• **ASSIGNED TASK**:
Copy out the whole listing exactly as given. Skip the pictures.

• **EXERCISE MATERIAL**:
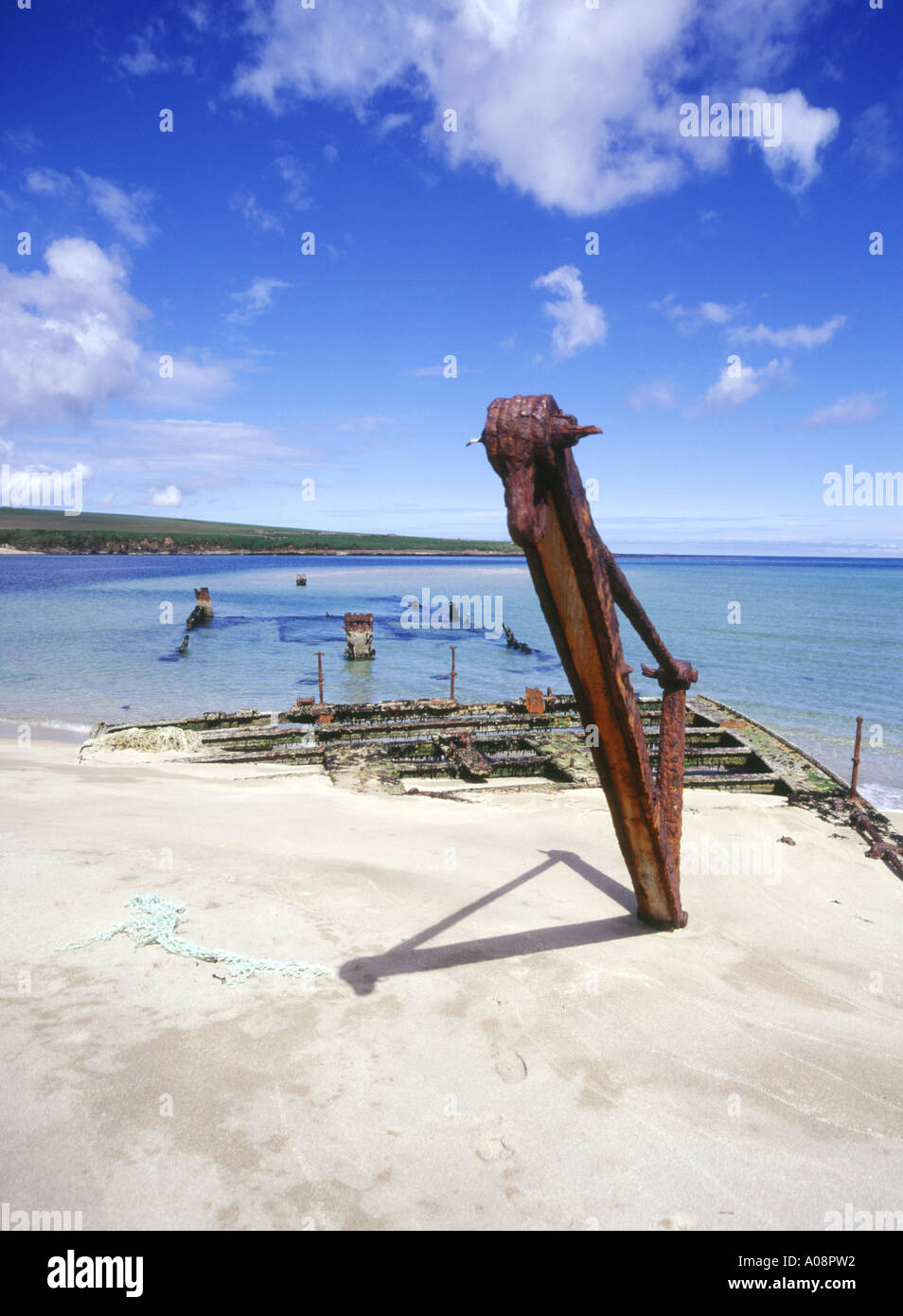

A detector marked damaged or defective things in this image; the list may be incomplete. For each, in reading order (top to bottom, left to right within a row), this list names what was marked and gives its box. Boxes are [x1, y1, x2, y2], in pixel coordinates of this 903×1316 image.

rusted ship frame [476, 395, 695, 932]
corroded metal support [473, 395, 699, 932]
rust-stained metal [473, 395, 699, 932]
rusted steel beam [473, 395, 699, 932]
rusty metal post [473, 395, 699, 932]
rusty metal post [853, 716, 868, 794]
rust-stained metal [853, 716, 868, 794]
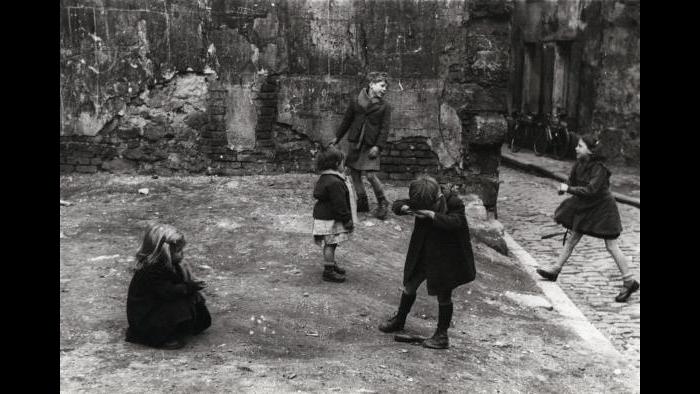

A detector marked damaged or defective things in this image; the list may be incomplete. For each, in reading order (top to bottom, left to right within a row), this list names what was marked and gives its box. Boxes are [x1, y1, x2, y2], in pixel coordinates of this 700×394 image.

damaged wall [60, 0, 512, 209]
damaged wall [508, 0, 640, 165]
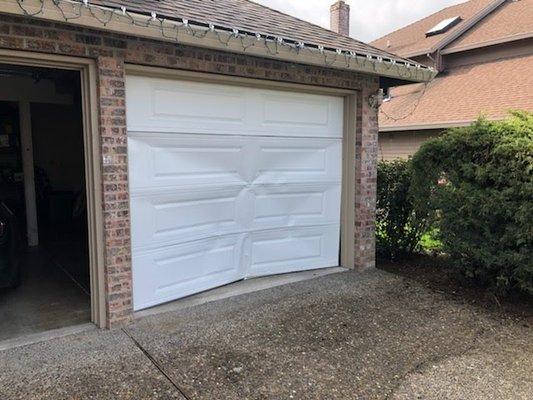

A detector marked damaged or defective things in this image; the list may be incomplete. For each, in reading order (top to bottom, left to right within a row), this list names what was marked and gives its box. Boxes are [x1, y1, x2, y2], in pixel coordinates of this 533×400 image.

dented garage door panel [125, 76, 340, 312]
driveway crack [121, 328, 192, 400]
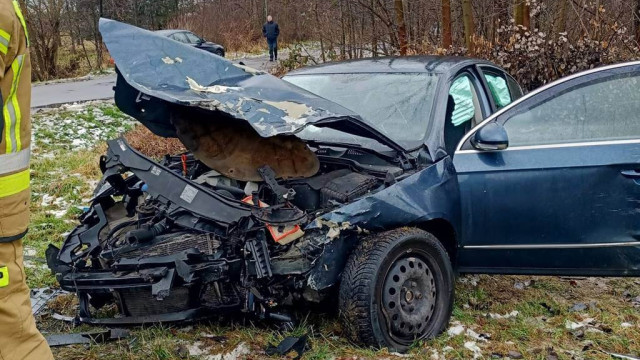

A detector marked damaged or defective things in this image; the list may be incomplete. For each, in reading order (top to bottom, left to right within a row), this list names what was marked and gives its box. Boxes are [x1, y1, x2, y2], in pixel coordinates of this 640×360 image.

crumpled metal panel [98, 18, 368, 139]
crumpled car hood [99, 19, 404, 148]
torn sheet metal [99, 18, 404, 150]
crumpled metal panel [306, 159, 460, 232]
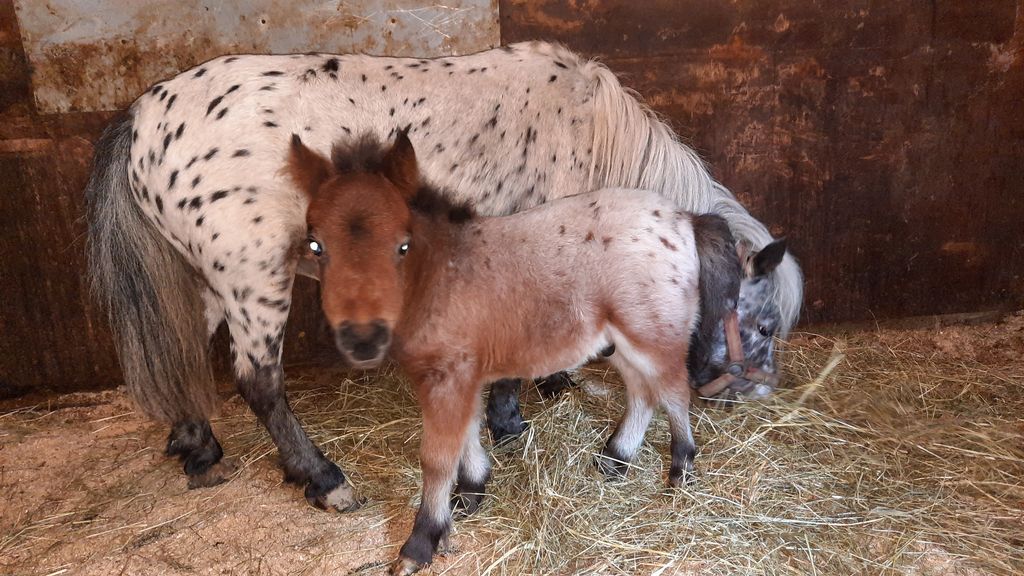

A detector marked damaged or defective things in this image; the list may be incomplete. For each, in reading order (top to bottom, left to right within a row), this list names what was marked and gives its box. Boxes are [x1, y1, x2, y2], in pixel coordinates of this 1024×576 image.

rusty wooden wall panel [12, 0, 499, 113]
rusty wooden wall panel [499, 0, 1024, 323]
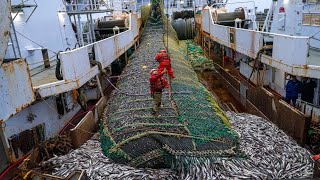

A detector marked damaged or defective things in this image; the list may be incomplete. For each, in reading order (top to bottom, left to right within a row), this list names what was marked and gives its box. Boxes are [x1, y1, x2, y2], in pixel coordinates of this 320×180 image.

rusted metal panel [0, 59, 35, 121]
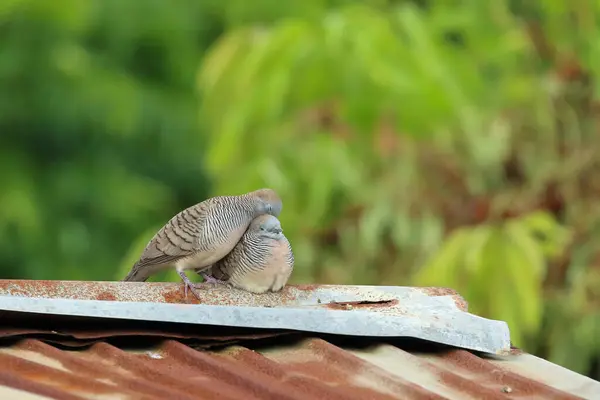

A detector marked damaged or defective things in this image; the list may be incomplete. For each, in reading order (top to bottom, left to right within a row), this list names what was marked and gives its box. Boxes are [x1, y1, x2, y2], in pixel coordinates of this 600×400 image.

rusty corrugated roof [0, 282, 596, 400]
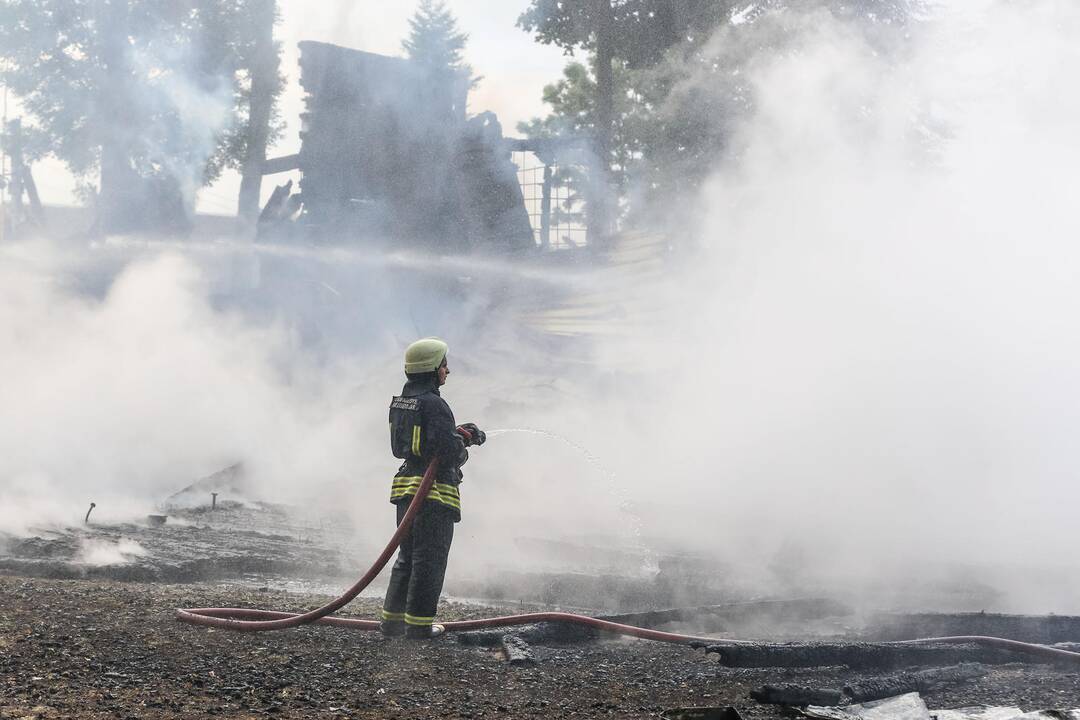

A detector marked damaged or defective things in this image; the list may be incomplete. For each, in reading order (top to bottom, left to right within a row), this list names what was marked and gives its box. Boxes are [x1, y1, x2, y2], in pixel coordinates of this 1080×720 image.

burned wooden structure [258, 42, 536, 252]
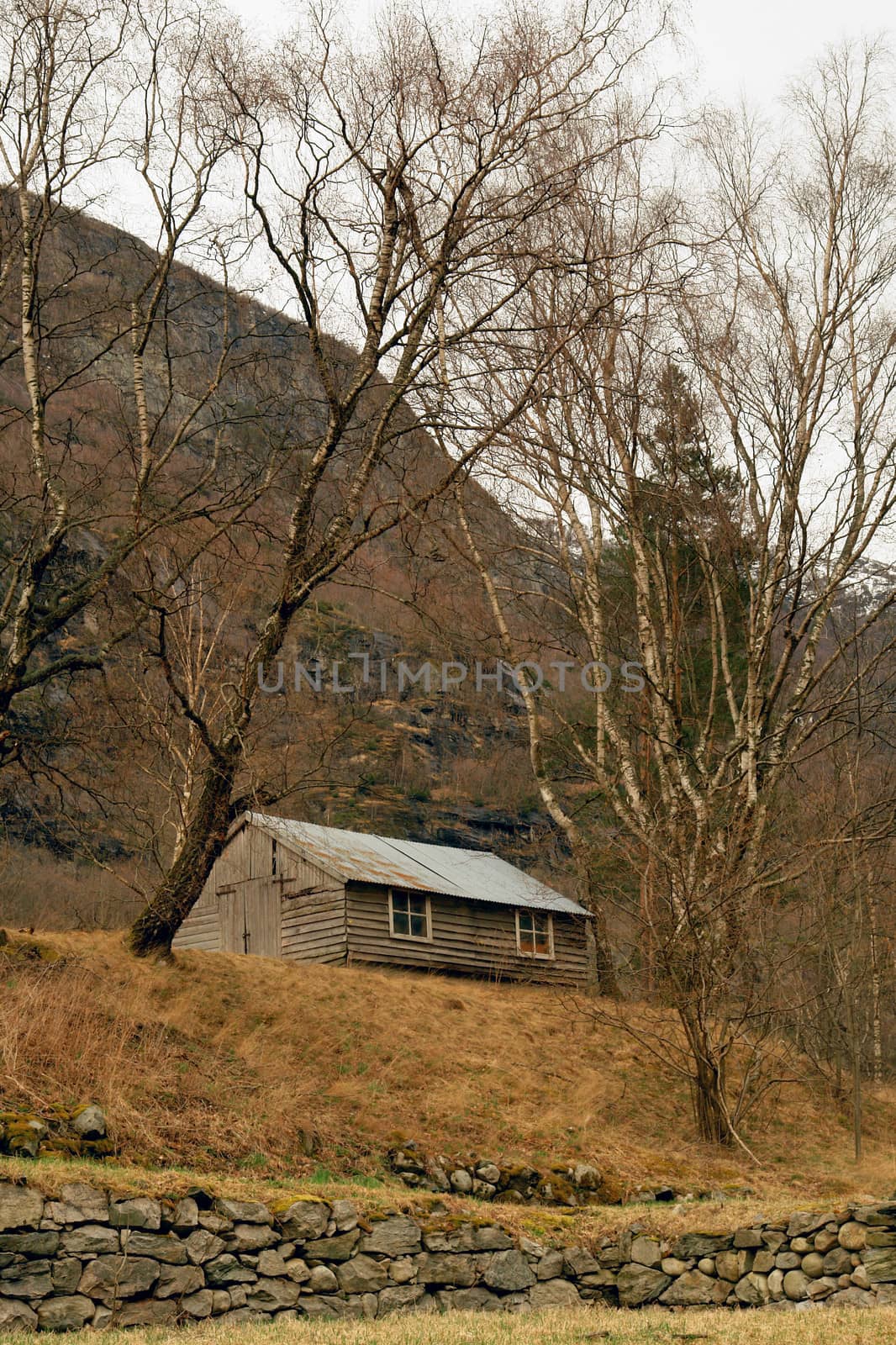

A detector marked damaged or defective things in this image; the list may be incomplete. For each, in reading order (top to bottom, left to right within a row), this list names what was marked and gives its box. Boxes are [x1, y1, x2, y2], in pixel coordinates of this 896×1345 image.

rusted roof panel [250, 810, 588, 915]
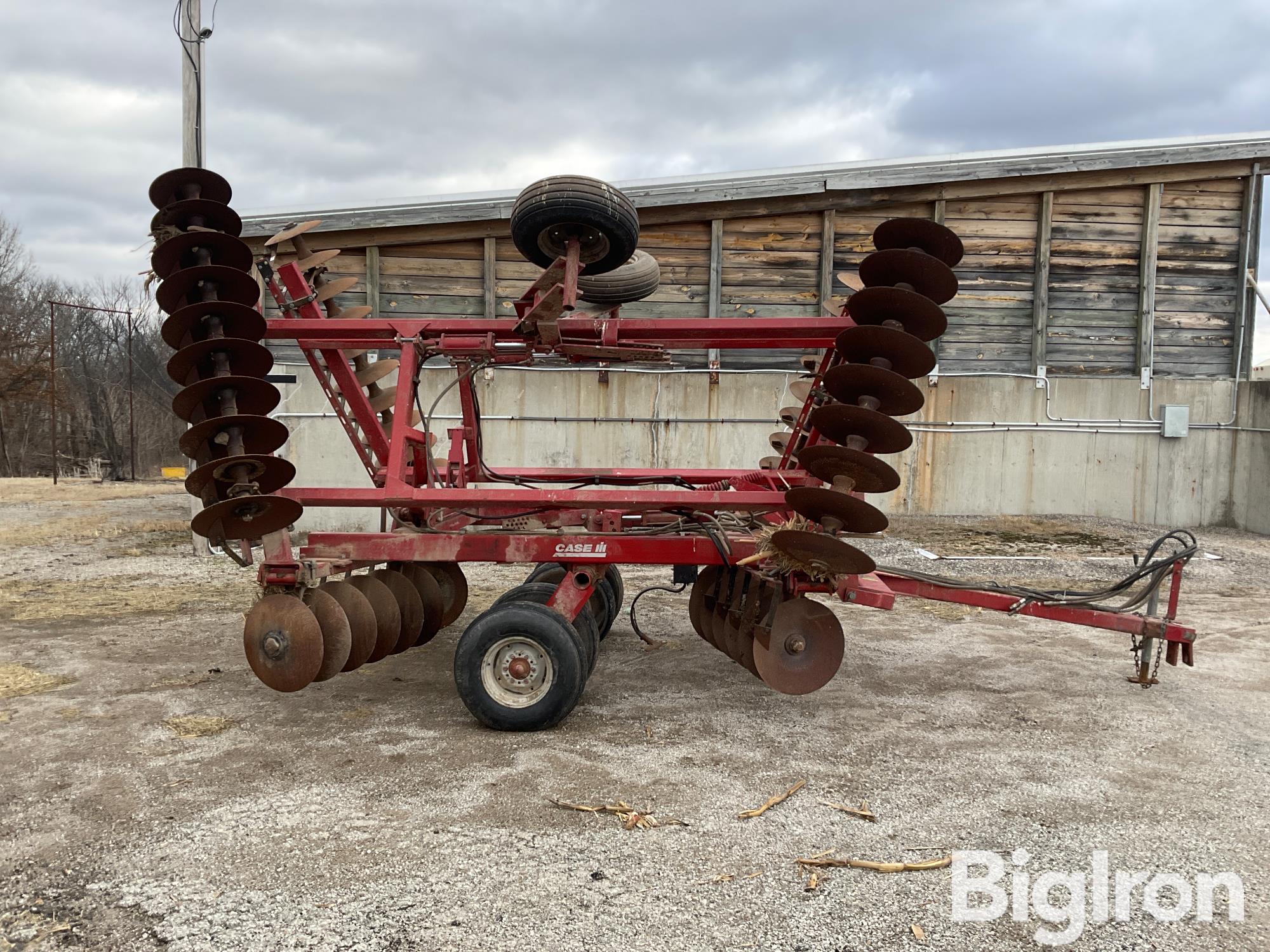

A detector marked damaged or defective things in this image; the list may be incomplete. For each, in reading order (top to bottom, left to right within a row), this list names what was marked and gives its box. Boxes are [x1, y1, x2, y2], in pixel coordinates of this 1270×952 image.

rusty disc blade [151, 170, 236, 211]
rusty disc blade [151, 198, 243, 237]
rusty disc blade [152, 230, 253, 278]
rusty disc blade [155, 265, 259, 317]
rusty disc blade [163, 302, 267, 350]
rusty disc blade [265, 220, 325, 248]
rusty disc blade [312, 278, 358, 303]
rusty disc blade [843, 287, 945, 343]
rusty disc blade [859, 250, 955, 306]
rusty disc blade [874, 220, 960, 269]
rusty disc blade [166, 333, 273, 383]
rusty disc blade [833, 327, 935, 381]
rusty disc blade [173, 376, 279, 424]
rusty disc blade [782, 378, 813, 404]
rusty disc blade [823, 363, 925, 416]
rusty disc blade [179, 416, 288, 459]
rusty disc blade [808, 404, 909, 457]
rusty disc blade [185, 454, 296, 500]
rusty disc blade [792, 447, 904, 495]
rusty disc blade [189, 495, 301, 541]
rusty disc blade [787, 493, 889, 538]
rusty disc blade [767, 533, 879, 579]
rusty disc blade [243, 597, 323, 696]
rusty disc blade [302, 589, 353, 685]
rusty disc blade [320, 579, 373, 675]
rusty disc blade [348, 574, 401, 665]
rusty disc blade [371, 566, 422, 655]
rusty disc blade [396, 564, 447, 645]
rusty disc blade [419, 564, 470, 630]
rusty disc blade [691, 571, 721, 645]
rusty disc blade [752, 599, 843, 696]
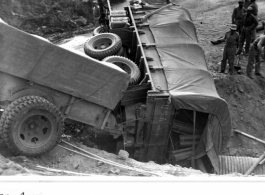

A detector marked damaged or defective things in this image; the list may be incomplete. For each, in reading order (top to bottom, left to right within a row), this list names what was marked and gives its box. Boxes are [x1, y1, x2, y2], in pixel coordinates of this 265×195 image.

overturned military truck [0, 1, 230, 174]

• **EXERCISE SOLUTION**:
A detector marked damaged or defective things in this image; the list may be incomplete. For each, in reading order (top to bottom, left to right within a row), this list names what was marked and gives its box. Boxes are [x1, y1, x2, y2], in pixel coordinates of this 903×1316 image.

rusted ship frame [476, 395, 695, 932]
corroded metal support [473, 395, 699, 932]
rust-stained metal [473, 395, 699, 932]
rusted steel beam [473, 395, 699, 932]
rusty metal post [473, 395, 699, 932]
rusty metal post [853, 716, 868, 794]
rust-stained metal [853, 716, 868, 794]

A detector marked damaged or defective things in this image; the list may be incomplete. For each, in reading order (top to bottom, left to right within a row), this list names what was marked and gives its box. Boxes are [x1, y1, x2, y2], in pixel coordinates of this 700×394 image.

damaged wall [60, 0, 512, 209]
damaged wall [508, 0, 640, 165]

A detector marked damaged or defective things in this image; the list may be incomplete. For each, in reading order (top to bottom, left to right within a row), this list names what was marked and gives its box. Boxes are [x1, y1, x2, y2], in pixel coordinates of this 533×400 image.

dented garage door panel [125, 76, 340, 312]
driveway crack [121, 328, 192, 400]

A detector marked damaged or defective things in this image; the list may be incomplete. For each, in reading order (top to bottom, left to right within a row), this list names what was marked and gives its box. Boxes are [x1, y1, x2, y2], in pixel coordinates of this 640×360 image.

crumpled metal panel [98, 18, 368, 139]
crumpled car hood [99, 19, 404, 148]
torn sheet metal [99, 18, 404, 150]
crumpled metal panel [306, 159, 460, 232]

A detector marked damaged or defective things in this image; the list may be incomplete. For each, in reading order (top to bottom, left to right within a row), this list names what was marked and gives its box. Boxes are [x1, y1, x2, y2], in pixel coordinates of this 1024×576 image.

rusty wooden wall panel [12, 0, 499, 113]
rusty wooden wall panel [499, 0, 1024, 323]

A detector marked damaged or defective things in this image; the list may be incomplete. For each, in reading order (top to bottom, left to right within a row), this list names what was marked and gives its box. Boxes are [x1, y1, x2, y2], in pixel coordinates of this 320×180 image.

rusted metal panel [0, 59, 35, 121]

A detector marked damaged or defective things in this image; the list may be incomplete. For each, in reading order (top to bottom, left to right within a row), this list names what was marked and gives its box. Boxes are [x1, y1, x2, y2], in pixel coordinates of this 600×400 image.

rusty corrugated roof [0, 282, 596, 400]

A detector marked damaged or defective things in this image; the list may be incomplete. For each, in reading order (top to bottom, left to right within a row), this list names what was marked and gives its box. Boxes are [x1, y1, x2, y2], in pixel coordinates of this 1080×720 image.

burned wooden structure [258, 42, 536, 252]

A detector marked damaged or defective things in this image; the list may be incomplete. For each, in reading order (top to bottom, left to right within a row), this list names what was marked and gives its box. Boxes are [x1, y1, x2, y2], in pixel coordinates of this 896×1345 image.

rusted roof panel [250, 810, 588, 915]

A detector marked damaged or defective things in this image; the list may be incomplete. For each, in reading order (top to bottom, left to right within a row), this list names what was marked and gives its box. Boxes are [x1, y1, x2, y2], in pixel coordinates of this 1270×952 image.

rusty disc blade [151, 170, 236, 211]
rusty disc blade [151, 198, 243, 237]
rusty disc blade [152, 230, 253, 278]
rusty disc blade [155, 265, 259, 317]
rusty disc blade [163, 302, 267, 350]
rusty disc blade [265, 220, 325, 248]
rusty disc blade [312, 278, 358, 303]
rusty disc blade [843, 287, 945, 343]
rusty disc blade [859, 250, 955, 306]
rusty disc blade [874, 220, 960, 269]
rusty disc blade [166, 333, 273, 383]
rusty disc blade [833, 327, 935, 381]
rusty disc blade [173, 376, 279, 424]
rusty disc blade [782, 378, 813, 404]
rusty disc blade [823, 363, 925, 416]
rusty disc blade [179, 416, 288, 459]
rusty disc blade [808, 404, 909, 457]
rusty disc blade [185, 454, 296, 500]
rusty disc blade [792, 447, 904, 495]
rusty disc blade [189, 495, 301, 541]
rusty disc blade [787, 493, 889, 538]
rusty disc blade [767, 533, 879, 579]
rusty disc blade [243, 597, 323, 696]
rusty disc blade [302, 589, 353, 685]
rusty disc blade [320, 579, 373, 675]
rusty disc blade [348, 574, 401, 665]
rusty disc blade [371, 566, 422, 655]
rusty disc blade [396, 564, 447, 645]
rusty disc blade [419, 564, 470, 630]
rusty disc blade [691, 571, 721, 645]
rusty disc blade [752, 599, 843, 696]

A detector marked damaged or defective things in this image; the list may be incomplete. For each, in reading order (top to bottom, left to right within a row), this list names what was marked and gives its box. Boxes are [x1, y1, x2, y2], in pixel coordinates of this 265×195 image.

overturned military truck [0, 1, 230, 174]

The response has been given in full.